Hiç akşam üstü, deniz kıyısındaki bir tepeye oturup kararan havaya, batan güneşe aldırmadan denizi izlediniz mi? Daha sonra karanlık yas giysileri içinde zarifçe dalgalanan denizin üzerinden dünyaya göz kırpan yıldızları… Gecenin sessizliği içinde, sadece kıyıya değil, beyninizin derinliklerine de vuran dalgaları gözünüz dalarak izlediniz mi hiç? Denizin sesini duydunuz mu?
Yanıtınız evetse tekrar düşünün. Dalgaları gerçekten dinlediniz mi? Hayır; dalgaların kıyıyı temizlemesi gibi bu mükemmel manzara ruhunuzu temizlerken, dalga sesini duyamayacak kadar düşünceleriniz ve anılarınızla boğulmuş, benliğinizdeki boşlukla adeta uyuşmuş bir şekilde, öylece oturmaktı yaptığınız. Kendi kendinizi suçladığınız yarım kalmış anıların içinde uyuşmuş, oturup kalmıştınız…
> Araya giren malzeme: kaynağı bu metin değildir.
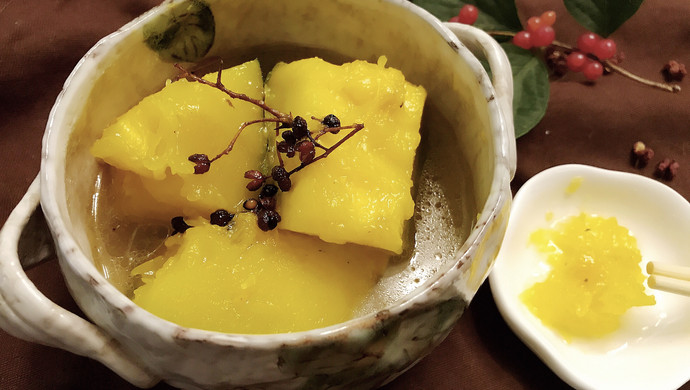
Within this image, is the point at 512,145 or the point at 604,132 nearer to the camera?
the point at 512,145

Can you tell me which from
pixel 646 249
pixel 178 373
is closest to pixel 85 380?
pixel 178 373

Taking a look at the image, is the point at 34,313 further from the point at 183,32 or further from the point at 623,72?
the point at 623,72

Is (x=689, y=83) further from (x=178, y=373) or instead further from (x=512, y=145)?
(x=178, y=373)

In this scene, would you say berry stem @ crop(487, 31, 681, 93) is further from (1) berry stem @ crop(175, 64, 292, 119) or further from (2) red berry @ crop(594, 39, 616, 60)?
(1) berry stem @ crop(175, 64, 292, 119)

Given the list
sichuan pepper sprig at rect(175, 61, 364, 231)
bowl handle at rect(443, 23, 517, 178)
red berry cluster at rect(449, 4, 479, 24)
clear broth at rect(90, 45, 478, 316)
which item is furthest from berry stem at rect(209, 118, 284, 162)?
red berry cluster at rect(449, 4, 479, 24)

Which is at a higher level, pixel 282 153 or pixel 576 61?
pixel 282 153

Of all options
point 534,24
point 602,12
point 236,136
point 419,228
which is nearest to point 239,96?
point 236,136
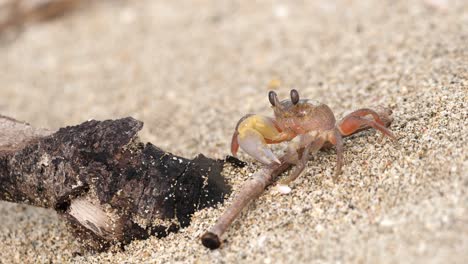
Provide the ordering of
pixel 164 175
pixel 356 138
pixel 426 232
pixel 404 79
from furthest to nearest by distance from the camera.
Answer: pixel 404 79
pixel 356 138
pixel 164 175
pixel 426 232

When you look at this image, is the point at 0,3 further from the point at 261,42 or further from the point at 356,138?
the point at 356,138

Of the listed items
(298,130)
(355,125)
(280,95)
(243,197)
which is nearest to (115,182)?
(243,197)

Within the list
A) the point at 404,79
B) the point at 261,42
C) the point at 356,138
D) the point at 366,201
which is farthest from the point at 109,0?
the point at 366,201

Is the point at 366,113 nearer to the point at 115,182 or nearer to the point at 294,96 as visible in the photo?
the point at 294,96

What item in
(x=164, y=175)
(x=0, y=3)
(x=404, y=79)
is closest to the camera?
(x=164, y=175)

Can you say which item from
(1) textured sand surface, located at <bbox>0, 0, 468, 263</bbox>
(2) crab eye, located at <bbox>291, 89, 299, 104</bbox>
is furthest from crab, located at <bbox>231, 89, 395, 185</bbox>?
(1) textured sand surface, located at <bbox>0, 0, 468, 263</bbox>

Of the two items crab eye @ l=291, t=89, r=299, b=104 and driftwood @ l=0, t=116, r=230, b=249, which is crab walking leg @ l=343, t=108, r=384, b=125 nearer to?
crab eye @ l=291, t=89, r=299, b=104

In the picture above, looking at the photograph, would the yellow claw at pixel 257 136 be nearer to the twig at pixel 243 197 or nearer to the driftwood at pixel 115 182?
the twig at pixel 243 197
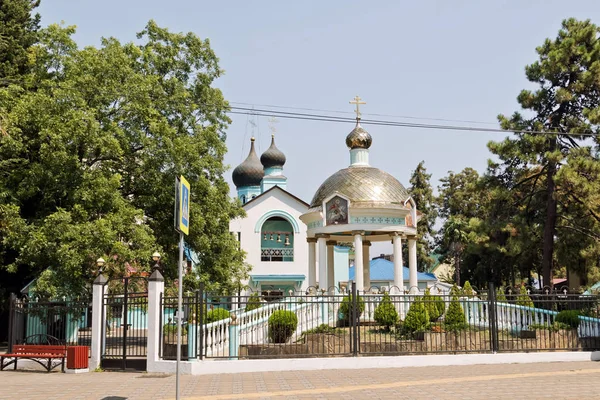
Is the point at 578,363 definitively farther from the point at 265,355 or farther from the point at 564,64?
the point at 564,64

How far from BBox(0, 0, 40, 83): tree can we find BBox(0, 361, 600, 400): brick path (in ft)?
45.0

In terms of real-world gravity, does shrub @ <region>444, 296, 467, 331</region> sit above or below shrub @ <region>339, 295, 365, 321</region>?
below

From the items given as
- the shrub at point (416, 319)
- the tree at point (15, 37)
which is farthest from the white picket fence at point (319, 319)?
the tree at point (15, 37)

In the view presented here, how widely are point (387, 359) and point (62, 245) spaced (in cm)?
1015

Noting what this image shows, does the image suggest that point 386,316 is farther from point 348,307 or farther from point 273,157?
point 273,157

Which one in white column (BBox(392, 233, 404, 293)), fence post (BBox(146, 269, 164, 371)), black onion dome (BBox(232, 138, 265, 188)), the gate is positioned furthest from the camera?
black onion dome (BBox(232, 138, 265, 188))

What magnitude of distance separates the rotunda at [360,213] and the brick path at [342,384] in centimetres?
704

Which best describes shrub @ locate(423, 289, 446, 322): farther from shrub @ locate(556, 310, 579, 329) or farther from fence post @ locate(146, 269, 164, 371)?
fence post @ locate(146, 269, 164, 371)

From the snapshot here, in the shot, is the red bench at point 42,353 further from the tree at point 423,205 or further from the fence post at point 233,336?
the tree at point 423,205

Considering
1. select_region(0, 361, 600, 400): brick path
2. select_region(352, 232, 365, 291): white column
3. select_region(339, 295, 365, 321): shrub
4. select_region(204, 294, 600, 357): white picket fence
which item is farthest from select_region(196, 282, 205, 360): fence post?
select_region(352, 232, 365, 291): white column

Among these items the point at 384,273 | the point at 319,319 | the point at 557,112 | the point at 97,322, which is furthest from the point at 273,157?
A: the point at 97,322

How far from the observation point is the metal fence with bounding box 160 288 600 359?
52.0ft

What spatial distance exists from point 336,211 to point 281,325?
587cm

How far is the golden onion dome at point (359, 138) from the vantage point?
24969 mm
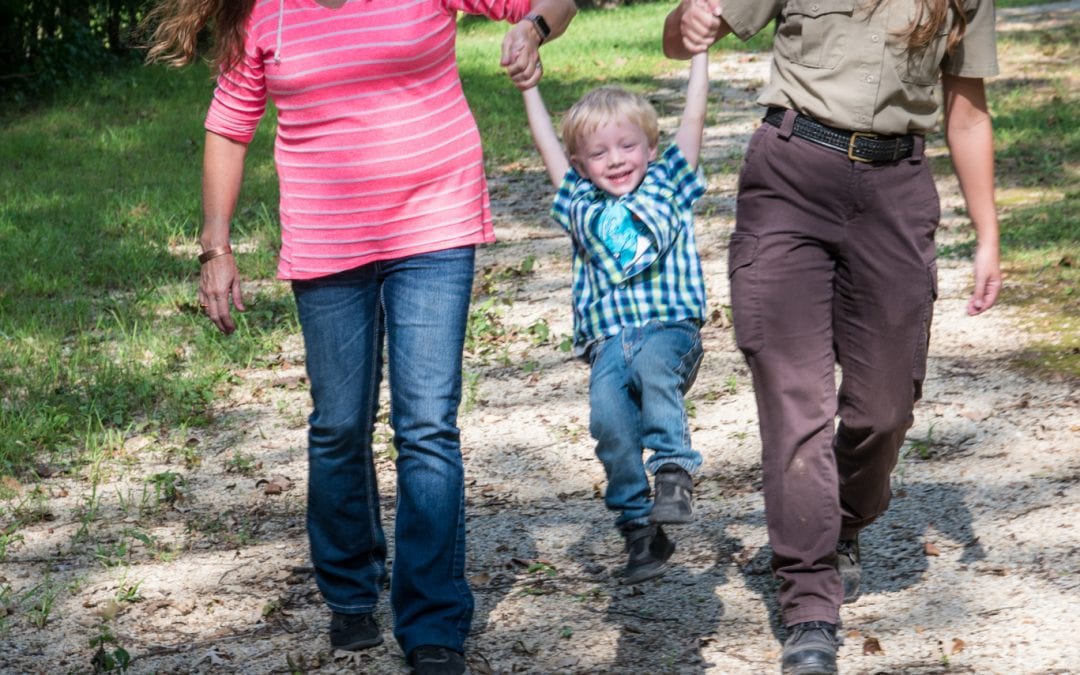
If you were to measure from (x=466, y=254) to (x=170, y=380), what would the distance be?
3.49 meters

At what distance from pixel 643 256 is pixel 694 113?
0.43m

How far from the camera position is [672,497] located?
391 cm

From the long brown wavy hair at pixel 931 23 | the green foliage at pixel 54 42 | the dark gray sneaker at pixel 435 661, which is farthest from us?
the green foliage at pixel 54 42

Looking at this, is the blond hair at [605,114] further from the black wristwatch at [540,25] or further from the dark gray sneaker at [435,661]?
the dark gray sneaker at [435,661]

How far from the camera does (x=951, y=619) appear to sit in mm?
4098

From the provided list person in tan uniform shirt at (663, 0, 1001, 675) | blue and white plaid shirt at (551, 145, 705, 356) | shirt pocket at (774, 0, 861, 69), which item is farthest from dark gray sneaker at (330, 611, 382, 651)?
shirt pocket at (774, 0, 861, 69)

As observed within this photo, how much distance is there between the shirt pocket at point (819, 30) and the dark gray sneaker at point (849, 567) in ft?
4.72

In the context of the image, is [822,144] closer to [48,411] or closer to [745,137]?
[48,411]

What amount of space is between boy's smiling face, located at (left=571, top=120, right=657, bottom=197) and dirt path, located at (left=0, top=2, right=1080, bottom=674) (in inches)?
49.4

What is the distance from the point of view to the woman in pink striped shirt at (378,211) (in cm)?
366

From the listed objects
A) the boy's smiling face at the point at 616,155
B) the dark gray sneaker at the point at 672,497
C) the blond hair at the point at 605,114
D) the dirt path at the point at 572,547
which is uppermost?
the blond hair at the point at 605,114

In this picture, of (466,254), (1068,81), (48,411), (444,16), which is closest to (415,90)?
(444,16)

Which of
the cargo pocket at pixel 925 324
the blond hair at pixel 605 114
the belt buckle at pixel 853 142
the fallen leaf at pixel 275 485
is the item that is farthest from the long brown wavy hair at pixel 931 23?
the fallen leaf at pixel 275 485

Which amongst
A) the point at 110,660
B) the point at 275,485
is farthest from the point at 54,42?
the point at 110,660
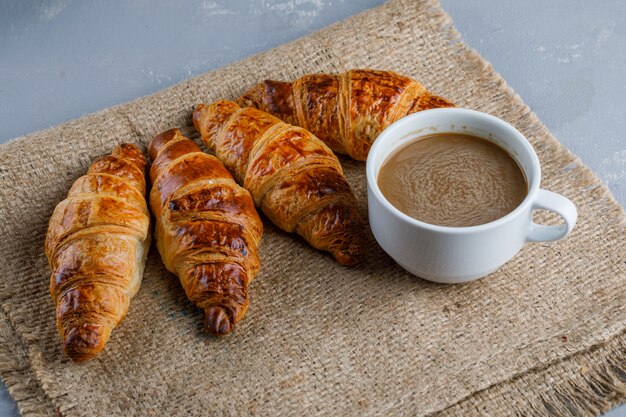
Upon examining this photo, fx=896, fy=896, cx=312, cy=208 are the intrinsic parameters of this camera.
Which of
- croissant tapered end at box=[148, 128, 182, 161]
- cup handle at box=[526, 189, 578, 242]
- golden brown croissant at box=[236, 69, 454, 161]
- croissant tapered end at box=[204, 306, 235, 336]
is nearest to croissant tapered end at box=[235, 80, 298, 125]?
golden brown croissant at box=[236, 69, 454, 161]

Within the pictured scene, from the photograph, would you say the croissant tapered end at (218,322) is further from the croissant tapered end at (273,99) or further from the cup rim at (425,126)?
the croissant tapered end at (273,99)

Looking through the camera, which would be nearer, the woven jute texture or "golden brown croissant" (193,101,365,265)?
the woven jute texture

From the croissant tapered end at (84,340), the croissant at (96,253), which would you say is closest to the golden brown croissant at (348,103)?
the croissant at (96,253)

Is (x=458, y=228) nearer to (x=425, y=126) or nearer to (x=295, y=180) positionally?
(x=425, y=126)

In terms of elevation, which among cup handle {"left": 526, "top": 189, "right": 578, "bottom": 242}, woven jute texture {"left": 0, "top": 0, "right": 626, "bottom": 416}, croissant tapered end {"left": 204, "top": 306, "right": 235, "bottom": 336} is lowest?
woven jute texture {"left": 0, "top": 0, "right": 626, "bottom": 416}

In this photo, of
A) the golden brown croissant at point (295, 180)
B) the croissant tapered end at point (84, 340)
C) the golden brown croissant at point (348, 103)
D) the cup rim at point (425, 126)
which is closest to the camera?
the cup rim at point (425, 126)

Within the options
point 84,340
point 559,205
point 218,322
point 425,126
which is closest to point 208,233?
point 218,322

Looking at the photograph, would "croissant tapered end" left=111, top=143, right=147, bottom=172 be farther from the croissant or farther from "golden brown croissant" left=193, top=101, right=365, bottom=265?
"golden brown croissant" left=193, top=101, right=365, bottom=265

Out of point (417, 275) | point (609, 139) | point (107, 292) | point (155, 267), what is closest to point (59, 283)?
point (107, 292)
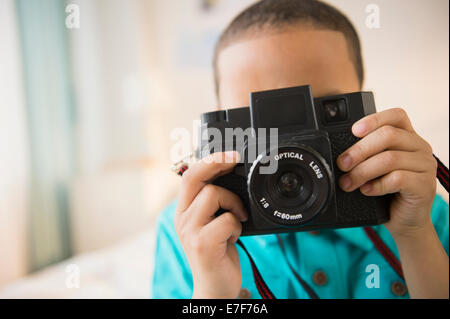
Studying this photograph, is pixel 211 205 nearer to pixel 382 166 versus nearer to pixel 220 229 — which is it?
pixel 220 229

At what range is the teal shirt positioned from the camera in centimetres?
39

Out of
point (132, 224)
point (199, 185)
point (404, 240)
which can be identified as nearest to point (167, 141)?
point (132, 224)

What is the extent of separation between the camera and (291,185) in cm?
30

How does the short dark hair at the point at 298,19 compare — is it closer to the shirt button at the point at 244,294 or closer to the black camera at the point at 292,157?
the black camera at the point at 292,157

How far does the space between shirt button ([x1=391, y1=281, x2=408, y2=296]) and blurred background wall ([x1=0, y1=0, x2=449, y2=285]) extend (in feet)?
0.57

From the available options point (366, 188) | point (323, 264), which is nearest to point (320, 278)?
point (323, 264)

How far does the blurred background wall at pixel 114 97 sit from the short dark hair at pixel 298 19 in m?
0.02

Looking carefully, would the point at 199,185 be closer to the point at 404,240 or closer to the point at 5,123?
the point at 404,240

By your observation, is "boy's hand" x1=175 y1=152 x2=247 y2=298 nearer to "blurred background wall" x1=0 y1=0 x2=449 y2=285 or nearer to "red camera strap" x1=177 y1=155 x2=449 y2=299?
"red camera strap" x1=177 y1=155 x2=449 y2=299

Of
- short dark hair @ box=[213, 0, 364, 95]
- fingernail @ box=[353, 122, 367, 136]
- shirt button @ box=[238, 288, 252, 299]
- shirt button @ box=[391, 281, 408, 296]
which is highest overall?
short dark hair @ box=[213, 0, 364, 95]

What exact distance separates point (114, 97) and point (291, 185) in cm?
72

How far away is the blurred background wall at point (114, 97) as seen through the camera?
1.42ft

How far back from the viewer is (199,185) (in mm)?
332

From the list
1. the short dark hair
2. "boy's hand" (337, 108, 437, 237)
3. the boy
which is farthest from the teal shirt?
the short dark hair
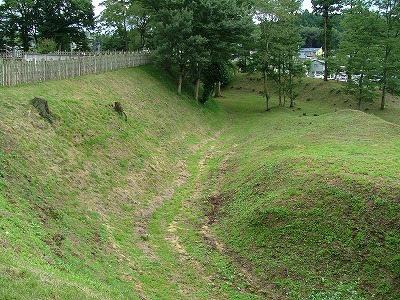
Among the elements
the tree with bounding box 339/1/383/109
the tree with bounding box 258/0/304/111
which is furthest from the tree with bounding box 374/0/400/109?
the tree with bounding box 258/0/304/111

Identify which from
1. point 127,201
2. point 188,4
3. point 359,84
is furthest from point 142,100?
point 359,84

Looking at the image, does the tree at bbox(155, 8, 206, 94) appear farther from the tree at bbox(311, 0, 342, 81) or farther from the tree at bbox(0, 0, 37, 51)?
the tree at bbox(0, 0, 37, 51)

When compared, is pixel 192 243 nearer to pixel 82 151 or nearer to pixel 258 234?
pixel 258 234

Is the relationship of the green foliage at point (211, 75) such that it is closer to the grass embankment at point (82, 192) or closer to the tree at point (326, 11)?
the grass embankment at point (82, 192)

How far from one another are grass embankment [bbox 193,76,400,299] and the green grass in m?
0.04

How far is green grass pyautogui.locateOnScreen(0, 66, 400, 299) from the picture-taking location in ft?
31.0

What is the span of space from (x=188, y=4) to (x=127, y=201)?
24019 millimetres

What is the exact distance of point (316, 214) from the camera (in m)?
12.2

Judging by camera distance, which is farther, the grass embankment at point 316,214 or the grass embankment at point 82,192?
the grass embankment at point 316,214

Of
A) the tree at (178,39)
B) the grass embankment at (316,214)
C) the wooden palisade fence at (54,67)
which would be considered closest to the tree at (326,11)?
the tree at (178,39)

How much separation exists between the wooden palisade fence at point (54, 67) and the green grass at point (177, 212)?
92 cm

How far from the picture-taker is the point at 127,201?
1466cm

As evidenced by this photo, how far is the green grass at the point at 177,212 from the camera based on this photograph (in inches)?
372

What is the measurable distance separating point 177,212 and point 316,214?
549cm
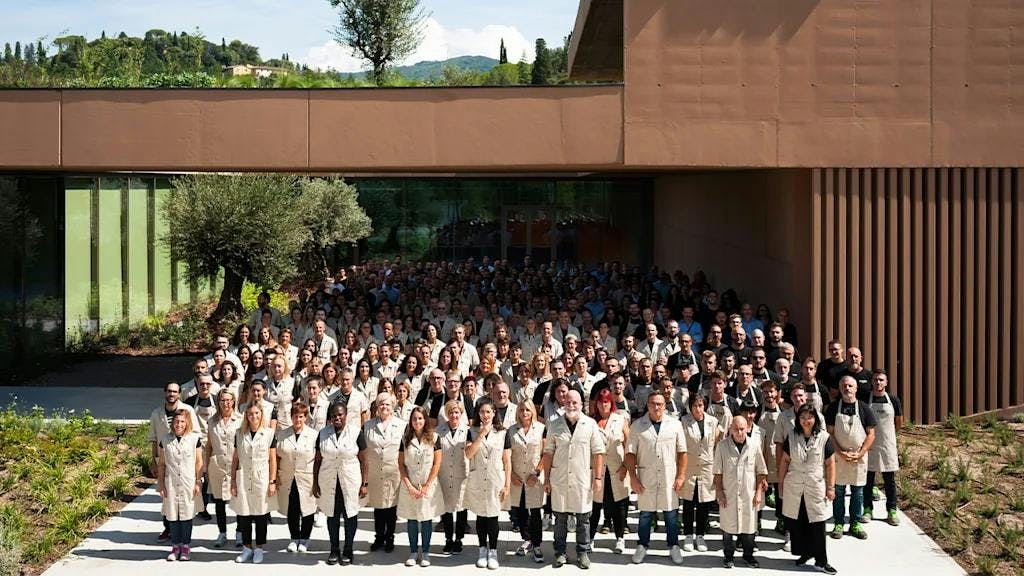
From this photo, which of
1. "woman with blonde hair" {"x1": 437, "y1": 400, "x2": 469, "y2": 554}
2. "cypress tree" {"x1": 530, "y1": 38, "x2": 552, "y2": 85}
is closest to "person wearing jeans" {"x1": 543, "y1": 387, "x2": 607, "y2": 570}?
"woman with blonde hair" {"x1": 437, "y1": 400, "x2": 469, "y2": 554}

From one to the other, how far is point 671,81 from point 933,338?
509cm

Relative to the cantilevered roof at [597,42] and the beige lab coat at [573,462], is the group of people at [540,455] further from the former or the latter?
the cantilevered roof at [597,42]

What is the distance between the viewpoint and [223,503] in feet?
39.8

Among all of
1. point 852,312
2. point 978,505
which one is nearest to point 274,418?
point 978,505

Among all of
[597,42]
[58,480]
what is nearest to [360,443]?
[58,480]

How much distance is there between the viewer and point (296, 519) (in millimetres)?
11797

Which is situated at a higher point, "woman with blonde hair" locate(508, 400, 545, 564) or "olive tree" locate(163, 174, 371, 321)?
"olive tree" locate(163, 174, 371, 321)

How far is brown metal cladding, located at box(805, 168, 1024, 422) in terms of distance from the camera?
17.0 meters

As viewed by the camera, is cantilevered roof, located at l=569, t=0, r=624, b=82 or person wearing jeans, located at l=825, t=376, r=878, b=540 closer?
person wearing jeans, located at l=825, t=376, r=878, b=540

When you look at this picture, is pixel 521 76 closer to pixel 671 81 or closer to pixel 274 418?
pixel 671 81

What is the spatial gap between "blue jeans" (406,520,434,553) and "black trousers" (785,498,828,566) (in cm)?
336

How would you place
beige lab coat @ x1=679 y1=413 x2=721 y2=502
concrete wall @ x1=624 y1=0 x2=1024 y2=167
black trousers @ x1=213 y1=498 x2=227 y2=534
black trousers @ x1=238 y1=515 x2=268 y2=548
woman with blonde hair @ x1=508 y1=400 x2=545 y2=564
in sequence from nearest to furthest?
woman with blonde hair @ x1=508 y1=400 x2=545 y2=564 → black trousers @ x1=238 y1=515 x2=268 y2=548 → beige lab coat @ x1=679 y1=413 x2=721 y2=502 → black trousers @ x1=213 y1=498 x2=227 y2=534 → concrete wall @ x1=624 y1=0 x2=1024 y2=167

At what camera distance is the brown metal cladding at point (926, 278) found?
17016 mm

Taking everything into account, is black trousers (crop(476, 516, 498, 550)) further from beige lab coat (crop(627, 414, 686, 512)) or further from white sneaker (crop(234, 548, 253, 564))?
white sneaker (crop(234, 548, 253, 564))
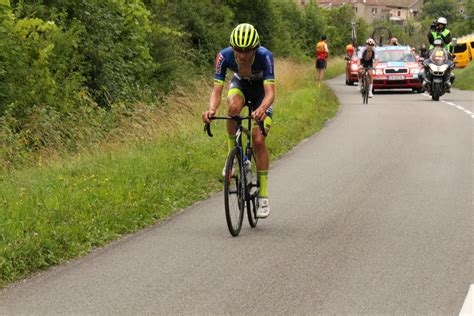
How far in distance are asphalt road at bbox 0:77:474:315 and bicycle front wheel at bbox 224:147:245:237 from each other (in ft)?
0.49

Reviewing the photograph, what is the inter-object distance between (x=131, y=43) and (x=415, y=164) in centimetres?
1260

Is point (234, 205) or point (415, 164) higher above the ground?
point (234, 205)

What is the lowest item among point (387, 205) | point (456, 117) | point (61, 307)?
point (456, 117)

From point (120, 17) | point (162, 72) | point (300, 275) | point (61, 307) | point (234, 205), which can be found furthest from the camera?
point (162, 72)

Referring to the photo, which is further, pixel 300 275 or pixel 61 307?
pixel 300 275

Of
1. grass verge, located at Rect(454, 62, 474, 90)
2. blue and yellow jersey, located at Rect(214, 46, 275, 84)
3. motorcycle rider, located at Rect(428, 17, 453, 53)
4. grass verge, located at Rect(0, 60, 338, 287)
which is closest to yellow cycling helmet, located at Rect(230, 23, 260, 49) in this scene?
blue and yellow jersey, located at Rect(214, 46, 275, 84)

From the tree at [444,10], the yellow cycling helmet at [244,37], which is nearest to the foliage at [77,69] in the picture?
the yellow cycling helmet at [244,37]

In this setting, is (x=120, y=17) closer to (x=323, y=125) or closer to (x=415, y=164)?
(x=323, y=125)

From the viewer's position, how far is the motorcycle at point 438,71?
2761 cm

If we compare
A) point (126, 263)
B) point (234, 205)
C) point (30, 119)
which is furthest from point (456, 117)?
point (126, 263)

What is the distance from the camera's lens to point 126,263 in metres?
7.99

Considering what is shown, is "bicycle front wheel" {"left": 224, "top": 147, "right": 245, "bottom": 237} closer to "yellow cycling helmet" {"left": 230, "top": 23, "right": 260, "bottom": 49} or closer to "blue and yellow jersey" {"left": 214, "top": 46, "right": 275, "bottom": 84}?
"blue and yellow jersey" {"left": 214, "top": 46, "right": 275, "bottom": 84}

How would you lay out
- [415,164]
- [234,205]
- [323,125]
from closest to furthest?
[234,205]
[415,164]
[323,125]

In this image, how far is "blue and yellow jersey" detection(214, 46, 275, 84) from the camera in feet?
30.8
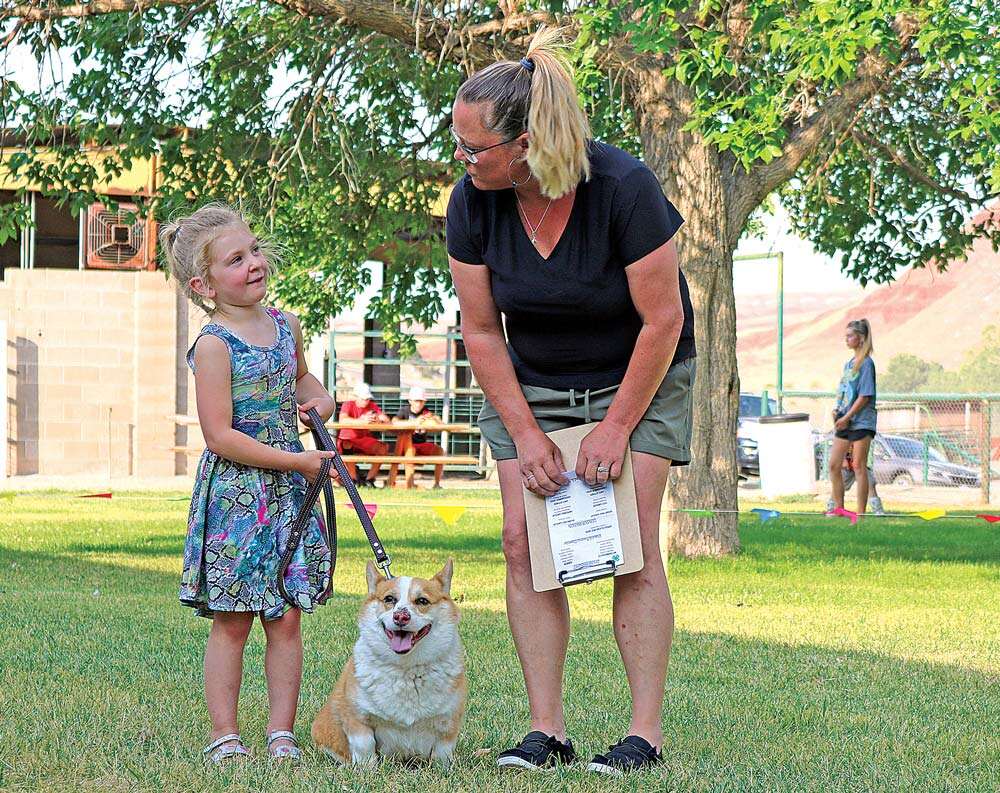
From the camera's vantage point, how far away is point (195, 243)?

Denizin sesi diye dinlediğiniz sesin, pişmanlıklarınızın ve keşkelerinizin sessiz bir çığlığı olduğunu anlayamayacak kadar dalgın, bütün yılların yorgunluğunu belki de ilk defa hissederek ve dünya sizde haykırma isteği uyandırmayacak kadar amaçsız geldiğinden sessiz bir çığlık atarak, göz yaşlarınızın farkında olmadan , bir oyuncak bebek gibi öylece yığılmış, denizi izliyordunuz. Zihninize vuran dalgalara ağlıyordunuz. Ağlayarak denizin sessizliğini dinliyordunuz…
Hiç yorum yok:
Yorum Gönder
Lütfen blog veya yazı hakkında yorum yapın. Önerileriniz daha iyisine giden bir yol olacak...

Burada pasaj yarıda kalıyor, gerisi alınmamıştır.